Supplied material:
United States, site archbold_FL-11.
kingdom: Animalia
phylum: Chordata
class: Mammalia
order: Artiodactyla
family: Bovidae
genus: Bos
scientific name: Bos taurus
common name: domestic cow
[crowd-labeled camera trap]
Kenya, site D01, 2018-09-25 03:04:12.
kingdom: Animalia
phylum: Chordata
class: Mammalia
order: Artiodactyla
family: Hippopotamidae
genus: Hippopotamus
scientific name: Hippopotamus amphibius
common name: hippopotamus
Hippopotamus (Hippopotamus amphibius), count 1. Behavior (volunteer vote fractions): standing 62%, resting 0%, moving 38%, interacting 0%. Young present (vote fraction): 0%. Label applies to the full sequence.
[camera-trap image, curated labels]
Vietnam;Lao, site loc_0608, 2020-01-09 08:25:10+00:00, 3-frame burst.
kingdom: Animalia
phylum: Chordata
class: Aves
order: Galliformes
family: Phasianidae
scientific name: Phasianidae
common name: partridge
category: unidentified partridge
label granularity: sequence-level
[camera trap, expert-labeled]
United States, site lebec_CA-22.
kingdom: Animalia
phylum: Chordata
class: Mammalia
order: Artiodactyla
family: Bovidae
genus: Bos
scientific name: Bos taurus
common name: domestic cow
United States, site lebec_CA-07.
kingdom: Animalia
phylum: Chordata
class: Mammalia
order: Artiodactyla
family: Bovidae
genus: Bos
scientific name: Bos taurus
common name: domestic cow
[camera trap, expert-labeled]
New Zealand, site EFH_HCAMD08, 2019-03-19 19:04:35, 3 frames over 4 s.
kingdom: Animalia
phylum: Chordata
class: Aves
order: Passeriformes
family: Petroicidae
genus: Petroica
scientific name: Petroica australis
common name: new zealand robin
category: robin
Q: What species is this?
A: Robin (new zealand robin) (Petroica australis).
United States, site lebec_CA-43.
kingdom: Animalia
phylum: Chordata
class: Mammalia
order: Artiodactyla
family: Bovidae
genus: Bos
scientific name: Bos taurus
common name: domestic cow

Task directions:
Reproduce each line of the records in which "camera" appears.

Answer for the task:
[crowd-labeled camera trap]
[camera-trap image, curated labels]
[camera trap, expert-labeled]
[camera trap, expert-labeled]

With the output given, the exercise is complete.